### [QUELLE]
Wie soll man ihn heute einordnen – den ehemaligen Premierminister des Vereinigten Königreichs, den Erfinder der „Neuen Mitte“, noch bevor es den Begriff in Deutschland gab, den Taufpaten von New Labour? War er Lichtgestalt oder doch eher Totengräber der linken Mitte?
Zu Tony Blair drang nichts mehr durch
Der Autor dieser Zeilen erlebte vor gut 15 Jahren fast volle dreieinhalb Minuten in Gegenwart von Blair höchstselbst. Damals ergab sich in Jerusalem die Gelegenheit zu einem Austausch mit dem Repräsentanten des „Nahost-Quartetts“. In einem eleganten Hotel im Ostteil der Stadt ärgerten sich Palästinenser*innen, der einzige greifbare Effekt von Blairs Tätigkeit sei ein weiterer Checkpoint in den besetzten Gebieten – nämlich der vor seinem Büro im American Colony Hotel. Schranken, Stacheldraht, Security – und dahinter der Mann, der den Irakkrieg mitzuverantworten hatte.
In der Erinnerung des Autors haben sich vor allem Blairs Augen eingebrannt: ein Blick voller Distanz. Da drang nichts mehr durch. „Ist es das, was die Macht mit denen anstellt, die sie in ihren Klauen hält?“, regte sich eine Frage. Oder war das nur ein Fall von Audienz-Ehrfurcht, die durch Naserümpfen kompensiert werden wollte?

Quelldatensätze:
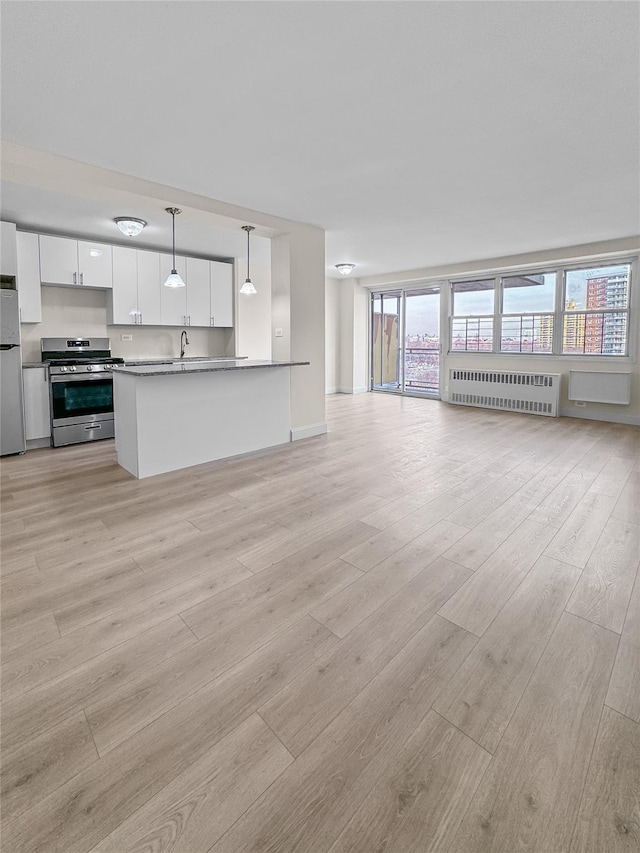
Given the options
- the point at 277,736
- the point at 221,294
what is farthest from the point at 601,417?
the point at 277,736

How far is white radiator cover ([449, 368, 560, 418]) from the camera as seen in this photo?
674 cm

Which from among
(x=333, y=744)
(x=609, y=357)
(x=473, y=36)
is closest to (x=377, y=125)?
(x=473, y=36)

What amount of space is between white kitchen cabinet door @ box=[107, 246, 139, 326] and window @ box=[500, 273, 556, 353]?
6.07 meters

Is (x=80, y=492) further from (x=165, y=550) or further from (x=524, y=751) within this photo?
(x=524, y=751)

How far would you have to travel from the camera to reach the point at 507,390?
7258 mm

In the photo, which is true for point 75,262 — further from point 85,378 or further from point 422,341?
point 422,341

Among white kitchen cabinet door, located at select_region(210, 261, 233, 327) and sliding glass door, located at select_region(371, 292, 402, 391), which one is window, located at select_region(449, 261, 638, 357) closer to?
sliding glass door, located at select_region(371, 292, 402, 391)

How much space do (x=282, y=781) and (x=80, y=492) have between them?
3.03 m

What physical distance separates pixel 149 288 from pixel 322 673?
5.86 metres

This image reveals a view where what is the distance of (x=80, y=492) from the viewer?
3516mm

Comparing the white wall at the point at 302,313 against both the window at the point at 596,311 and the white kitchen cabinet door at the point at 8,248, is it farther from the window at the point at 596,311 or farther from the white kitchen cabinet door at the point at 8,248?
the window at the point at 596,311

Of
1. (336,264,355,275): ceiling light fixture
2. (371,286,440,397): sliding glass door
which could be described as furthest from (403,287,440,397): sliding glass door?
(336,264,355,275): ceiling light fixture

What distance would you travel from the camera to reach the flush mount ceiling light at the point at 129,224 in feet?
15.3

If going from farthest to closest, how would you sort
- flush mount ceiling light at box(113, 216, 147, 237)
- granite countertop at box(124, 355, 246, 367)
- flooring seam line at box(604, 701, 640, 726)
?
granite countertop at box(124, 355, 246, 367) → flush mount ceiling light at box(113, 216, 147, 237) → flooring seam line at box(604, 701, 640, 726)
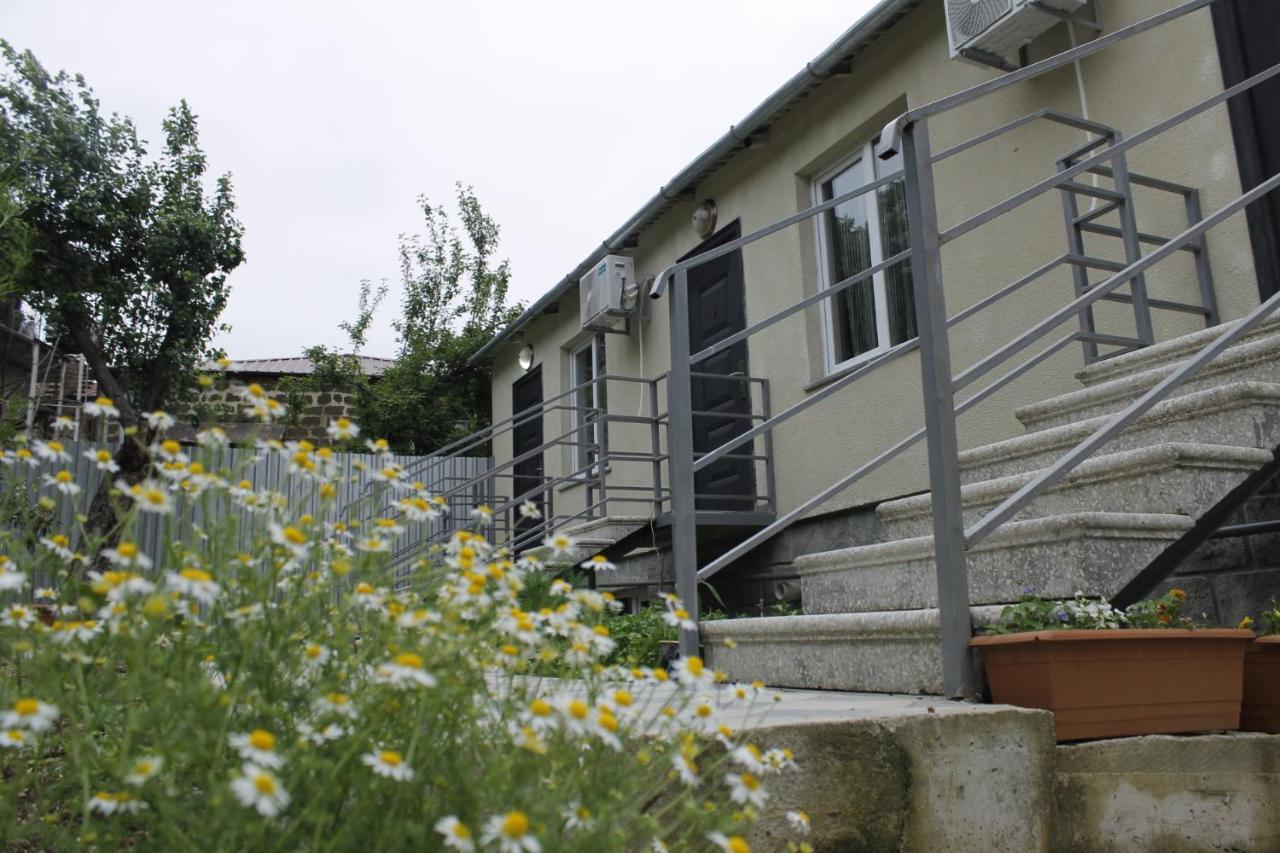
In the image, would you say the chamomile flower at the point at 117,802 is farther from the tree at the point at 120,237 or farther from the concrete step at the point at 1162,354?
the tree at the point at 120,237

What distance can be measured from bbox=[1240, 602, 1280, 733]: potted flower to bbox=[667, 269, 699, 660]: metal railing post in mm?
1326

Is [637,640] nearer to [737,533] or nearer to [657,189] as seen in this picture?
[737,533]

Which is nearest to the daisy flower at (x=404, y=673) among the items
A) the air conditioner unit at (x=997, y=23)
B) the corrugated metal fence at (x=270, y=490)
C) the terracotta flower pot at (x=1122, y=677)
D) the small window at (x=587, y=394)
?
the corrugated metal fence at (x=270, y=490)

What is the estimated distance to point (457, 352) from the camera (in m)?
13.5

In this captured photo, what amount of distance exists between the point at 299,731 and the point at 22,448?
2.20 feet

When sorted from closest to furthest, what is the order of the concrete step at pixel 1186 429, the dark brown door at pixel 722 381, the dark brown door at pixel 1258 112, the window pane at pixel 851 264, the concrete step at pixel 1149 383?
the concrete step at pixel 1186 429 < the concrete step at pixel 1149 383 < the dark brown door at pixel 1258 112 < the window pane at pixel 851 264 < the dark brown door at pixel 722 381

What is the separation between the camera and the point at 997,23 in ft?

* * *

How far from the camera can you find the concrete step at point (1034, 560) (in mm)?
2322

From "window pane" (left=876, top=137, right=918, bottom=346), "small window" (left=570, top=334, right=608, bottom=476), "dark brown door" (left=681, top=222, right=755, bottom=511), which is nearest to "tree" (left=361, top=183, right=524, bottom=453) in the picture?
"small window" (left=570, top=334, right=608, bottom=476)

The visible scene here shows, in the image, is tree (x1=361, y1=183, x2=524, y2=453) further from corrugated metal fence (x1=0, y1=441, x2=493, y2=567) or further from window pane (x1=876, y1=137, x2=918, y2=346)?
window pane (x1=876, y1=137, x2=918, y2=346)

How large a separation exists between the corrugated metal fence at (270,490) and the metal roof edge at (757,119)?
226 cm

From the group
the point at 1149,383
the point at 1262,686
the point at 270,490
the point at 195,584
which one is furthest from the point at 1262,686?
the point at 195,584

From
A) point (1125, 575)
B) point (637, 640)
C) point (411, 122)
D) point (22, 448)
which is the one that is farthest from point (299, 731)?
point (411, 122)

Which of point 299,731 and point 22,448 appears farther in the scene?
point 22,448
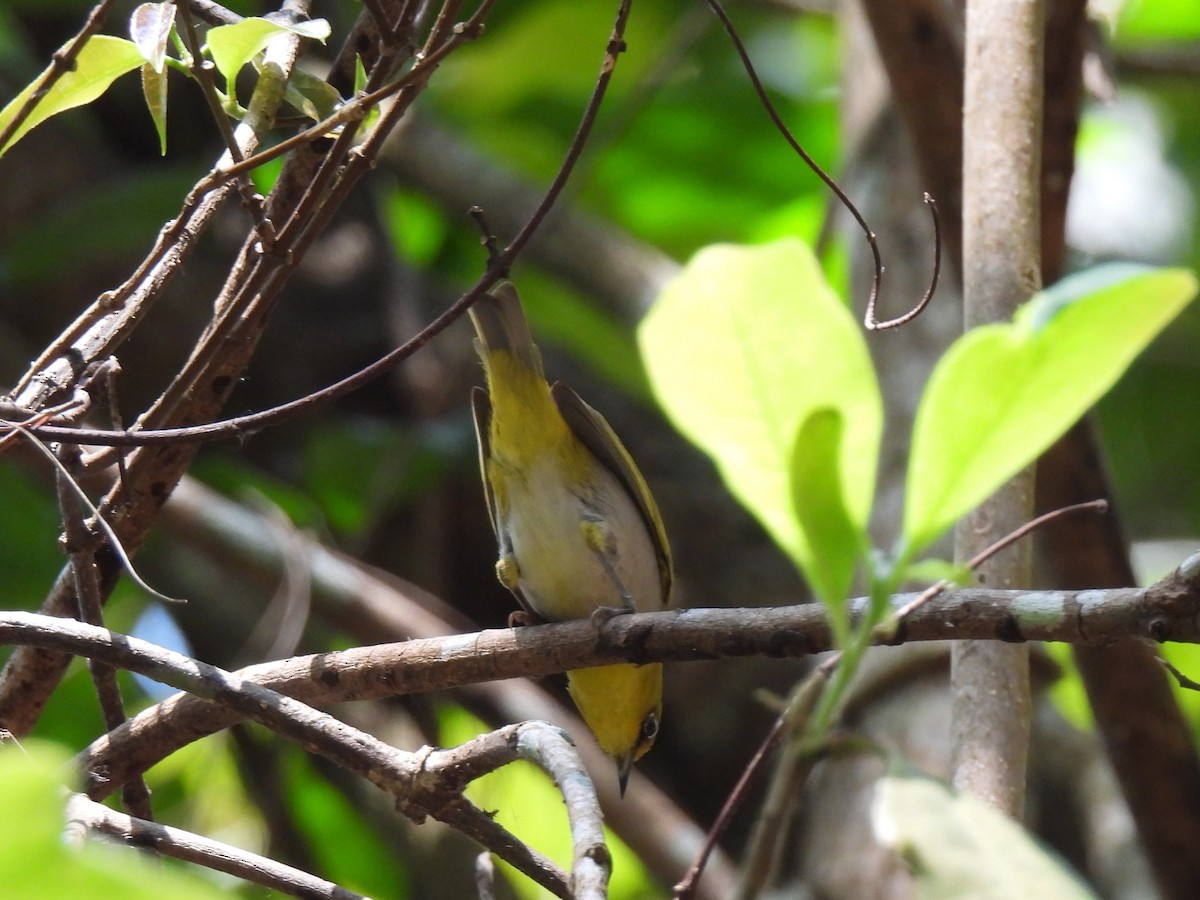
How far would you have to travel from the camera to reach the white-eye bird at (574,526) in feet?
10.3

...

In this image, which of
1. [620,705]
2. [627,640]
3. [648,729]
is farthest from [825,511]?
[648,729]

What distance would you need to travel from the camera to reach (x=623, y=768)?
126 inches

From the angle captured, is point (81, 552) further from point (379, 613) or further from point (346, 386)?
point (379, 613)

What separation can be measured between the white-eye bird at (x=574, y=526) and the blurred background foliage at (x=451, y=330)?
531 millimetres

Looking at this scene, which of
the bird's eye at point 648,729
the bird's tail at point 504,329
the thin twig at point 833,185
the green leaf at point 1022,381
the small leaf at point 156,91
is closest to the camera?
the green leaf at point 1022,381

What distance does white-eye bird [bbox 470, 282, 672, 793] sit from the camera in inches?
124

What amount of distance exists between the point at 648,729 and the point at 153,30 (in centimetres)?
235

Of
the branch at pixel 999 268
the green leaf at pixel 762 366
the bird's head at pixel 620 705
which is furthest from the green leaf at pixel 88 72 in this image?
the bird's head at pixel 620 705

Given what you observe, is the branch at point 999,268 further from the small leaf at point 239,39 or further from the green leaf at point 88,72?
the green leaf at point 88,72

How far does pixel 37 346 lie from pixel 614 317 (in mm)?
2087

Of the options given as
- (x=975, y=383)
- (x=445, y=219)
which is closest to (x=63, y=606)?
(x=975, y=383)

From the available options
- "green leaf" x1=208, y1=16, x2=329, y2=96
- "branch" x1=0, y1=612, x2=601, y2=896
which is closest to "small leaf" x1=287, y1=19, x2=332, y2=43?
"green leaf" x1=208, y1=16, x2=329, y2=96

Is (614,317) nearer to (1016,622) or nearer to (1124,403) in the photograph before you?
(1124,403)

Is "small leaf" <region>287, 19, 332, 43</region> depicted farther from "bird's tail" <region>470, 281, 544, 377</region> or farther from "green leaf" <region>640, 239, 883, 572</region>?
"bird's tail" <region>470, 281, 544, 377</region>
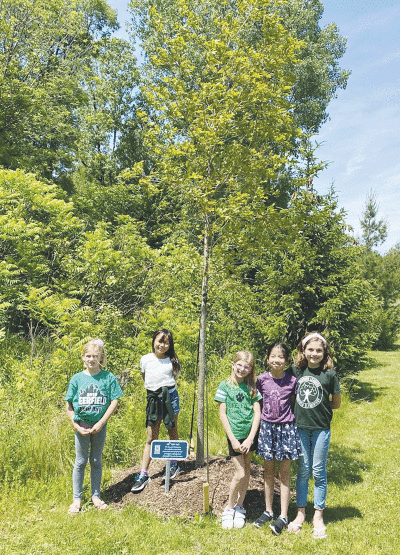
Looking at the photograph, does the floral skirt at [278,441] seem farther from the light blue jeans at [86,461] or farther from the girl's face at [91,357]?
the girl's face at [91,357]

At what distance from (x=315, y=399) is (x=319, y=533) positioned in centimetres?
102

### [ZIEL DER AUFGABE]
In welchem Hotel befand sich laut dem Text über Tony Blair sein Büro in Jerusalem?

### [ANTWORT]
Im American Colony Hotel.